• **EXERCISE TASK**
Put the lines from the line with "Which item is closest" to the line with "1.63 meters" into a two-column CSV with the headers input and output. Each row should hold one text and the answer below it, each in a single quoted field, with line breaks turned into spaces.

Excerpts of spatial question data
-- BEGIN --

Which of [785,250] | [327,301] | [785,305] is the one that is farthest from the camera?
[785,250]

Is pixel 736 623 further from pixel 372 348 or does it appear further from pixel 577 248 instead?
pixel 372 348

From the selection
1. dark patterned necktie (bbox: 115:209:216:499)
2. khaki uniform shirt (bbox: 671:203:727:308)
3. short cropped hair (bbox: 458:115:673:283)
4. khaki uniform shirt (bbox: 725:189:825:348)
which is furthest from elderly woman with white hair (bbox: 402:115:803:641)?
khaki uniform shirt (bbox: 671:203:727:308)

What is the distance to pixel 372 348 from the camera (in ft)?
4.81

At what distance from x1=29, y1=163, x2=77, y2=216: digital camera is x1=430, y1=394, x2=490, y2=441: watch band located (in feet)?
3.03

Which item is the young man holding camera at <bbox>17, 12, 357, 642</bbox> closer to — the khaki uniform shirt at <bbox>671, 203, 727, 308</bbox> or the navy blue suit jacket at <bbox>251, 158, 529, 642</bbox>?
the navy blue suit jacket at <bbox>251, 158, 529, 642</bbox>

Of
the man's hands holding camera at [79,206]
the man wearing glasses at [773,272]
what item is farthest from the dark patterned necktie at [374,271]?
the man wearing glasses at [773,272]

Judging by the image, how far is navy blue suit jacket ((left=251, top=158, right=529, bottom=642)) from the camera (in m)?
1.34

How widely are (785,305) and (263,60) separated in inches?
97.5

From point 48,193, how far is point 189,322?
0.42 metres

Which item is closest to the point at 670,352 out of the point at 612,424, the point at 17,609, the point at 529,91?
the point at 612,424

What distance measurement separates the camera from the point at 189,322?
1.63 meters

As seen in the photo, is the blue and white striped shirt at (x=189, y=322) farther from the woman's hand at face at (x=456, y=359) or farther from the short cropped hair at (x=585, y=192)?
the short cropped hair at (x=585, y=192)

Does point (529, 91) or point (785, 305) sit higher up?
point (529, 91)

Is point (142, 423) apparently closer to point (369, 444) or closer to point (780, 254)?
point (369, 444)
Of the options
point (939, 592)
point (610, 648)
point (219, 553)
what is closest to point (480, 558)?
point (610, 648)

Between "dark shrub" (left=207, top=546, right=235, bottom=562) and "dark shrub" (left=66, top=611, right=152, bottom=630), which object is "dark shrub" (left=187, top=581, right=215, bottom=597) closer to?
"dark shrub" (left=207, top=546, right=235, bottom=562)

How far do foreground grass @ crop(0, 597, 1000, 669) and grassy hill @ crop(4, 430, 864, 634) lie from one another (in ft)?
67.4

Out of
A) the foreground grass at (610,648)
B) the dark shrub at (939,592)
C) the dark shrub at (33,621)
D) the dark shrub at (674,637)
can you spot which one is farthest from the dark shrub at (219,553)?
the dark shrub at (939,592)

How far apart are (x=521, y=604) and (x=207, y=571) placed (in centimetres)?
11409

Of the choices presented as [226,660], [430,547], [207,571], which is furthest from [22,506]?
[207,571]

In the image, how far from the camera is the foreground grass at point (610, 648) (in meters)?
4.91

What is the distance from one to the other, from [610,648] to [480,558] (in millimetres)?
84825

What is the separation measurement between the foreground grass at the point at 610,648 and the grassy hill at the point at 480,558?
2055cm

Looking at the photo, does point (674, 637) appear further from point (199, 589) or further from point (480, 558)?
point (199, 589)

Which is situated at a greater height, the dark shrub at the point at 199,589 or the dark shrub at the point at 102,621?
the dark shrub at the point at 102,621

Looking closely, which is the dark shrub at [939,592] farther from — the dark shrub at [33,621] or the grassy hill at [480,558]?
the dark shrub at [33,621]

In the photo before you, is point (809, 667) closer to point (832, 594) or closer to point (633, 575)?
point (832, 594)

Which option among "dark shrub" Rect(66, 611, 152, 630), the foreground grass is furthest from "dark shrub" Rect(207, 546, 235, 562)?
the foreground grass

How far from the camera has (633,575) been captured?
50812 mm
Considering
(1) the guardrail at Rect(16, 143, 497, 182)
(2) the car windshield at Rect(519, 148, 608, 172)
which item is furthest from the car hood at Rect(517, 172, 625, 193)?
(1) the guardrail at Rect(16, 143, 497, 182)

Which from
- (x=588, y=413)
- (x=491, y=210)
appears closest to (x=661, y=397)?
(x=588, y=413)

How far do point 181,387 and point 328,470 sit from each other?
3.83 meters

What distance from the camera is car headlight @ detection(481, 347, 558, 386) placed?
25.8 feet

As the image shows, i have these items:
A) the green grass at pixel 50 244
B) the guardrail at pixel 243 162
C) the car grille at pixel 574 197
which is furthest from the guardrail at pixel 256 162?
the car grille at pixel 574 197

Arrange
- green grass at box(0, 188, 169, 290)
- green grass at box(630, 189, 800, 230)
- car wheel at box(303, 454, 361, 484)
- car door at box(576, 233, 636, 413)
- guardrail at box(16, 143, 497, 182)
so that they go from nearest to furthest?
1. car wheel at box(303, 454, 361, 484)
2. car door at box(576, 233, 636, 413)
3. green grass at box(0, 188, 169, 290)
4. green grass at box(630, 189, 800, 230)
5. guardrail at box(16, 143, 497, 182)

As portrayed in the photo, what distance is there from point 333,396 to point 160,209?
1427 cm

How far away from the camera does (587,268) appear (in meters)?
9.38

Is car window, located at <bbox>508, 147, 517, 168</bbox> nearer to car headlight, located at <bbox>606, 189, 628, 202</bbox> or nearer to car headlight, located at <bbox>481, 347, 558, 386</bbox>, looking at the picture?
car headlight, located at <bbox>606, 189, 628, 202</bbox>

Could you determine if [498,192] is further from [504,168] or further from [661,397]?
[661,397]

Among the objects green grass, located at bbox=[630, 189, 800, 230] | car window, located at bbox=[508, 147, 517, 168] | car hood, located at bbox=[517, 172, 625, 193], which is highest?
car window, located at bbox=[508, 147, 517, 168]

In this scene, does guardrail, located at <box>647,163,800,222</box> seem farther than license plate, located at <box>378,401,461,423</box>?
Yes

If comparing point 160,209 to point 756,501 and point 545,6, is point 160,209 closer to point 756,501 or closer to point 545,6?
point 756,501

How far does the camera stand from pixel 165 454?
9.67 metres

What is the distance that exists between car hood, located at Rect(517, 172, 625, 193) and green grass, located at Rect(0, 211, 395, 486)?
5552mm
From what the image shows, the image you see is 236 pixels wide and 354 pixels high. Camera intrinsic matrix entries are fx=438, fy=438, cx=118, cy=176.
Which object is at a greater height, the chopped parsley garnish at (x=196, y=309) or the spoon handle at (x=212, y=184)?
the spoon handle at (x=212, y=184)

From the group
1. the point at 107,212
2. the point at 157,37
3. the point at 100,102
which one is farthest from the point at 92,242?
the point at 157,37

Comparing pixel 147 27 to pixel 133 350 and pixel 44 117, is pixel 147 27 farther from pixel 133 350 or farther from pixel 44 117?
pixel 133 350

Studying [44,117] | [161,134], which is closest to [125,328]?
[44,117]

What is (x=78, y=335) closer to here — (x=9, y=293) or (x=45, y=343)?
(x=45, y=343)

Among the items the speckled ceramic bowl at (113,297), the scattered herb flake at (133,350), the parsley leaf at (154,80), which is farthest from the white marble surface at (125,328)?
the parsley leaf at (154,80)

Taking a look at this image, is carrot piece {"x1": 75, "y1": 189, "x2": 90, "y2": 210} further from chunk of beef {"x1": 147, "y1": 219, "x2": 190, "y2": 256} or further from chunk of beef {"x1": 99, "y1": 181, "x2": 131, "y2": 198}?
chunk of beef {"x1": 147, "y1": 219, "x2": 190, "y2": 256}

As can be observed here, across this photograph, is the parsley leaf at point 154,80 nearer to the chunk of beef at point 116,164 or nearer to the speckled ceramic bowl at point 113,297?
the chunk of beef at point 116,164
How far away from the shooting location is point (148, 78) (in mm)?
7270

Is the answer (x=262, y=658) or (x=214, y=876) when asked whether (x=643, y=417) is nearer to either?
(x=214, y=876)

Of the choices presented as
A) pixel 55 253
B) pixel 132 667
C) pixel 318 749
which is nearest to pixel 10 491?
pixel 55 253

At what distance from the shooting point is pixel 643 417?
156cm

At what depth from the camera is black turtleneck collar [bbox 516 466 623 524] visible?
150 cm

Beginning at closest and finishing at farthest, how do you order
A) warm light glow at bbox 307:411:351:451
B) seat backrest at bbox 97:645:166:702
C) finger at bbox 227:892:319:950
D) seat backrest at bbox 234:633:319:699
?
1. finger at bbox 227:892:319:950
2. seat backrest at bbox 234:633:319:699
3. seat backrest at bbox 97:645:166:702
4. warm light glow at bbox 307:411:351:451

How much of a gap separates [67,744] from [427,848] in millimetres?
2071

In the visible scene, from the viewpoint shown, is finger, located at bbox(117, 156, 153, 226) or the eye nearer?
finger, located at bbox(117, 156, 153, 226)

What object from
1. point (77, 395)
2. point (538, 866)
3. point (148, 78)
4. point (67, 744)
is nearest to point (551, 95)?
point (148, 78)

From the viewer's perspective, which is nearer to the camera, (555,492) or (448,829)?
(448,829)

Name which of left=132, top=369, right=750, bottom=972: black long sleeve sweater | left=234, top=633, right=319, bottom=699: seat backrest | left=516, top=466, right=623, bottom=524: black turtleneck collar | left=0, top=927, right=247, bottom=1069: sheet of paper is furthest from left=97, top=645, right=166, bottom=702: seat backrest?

-- END --

• **SOLVED PROBLEM**
input,output
"Which item is closest to the point at 670,352 out of the point at 612,424, the point at 17,609, the point at 529,91?","the point at 612,424"
"What distance measurement separates the camera from the point at 189,322?","1.63 meters"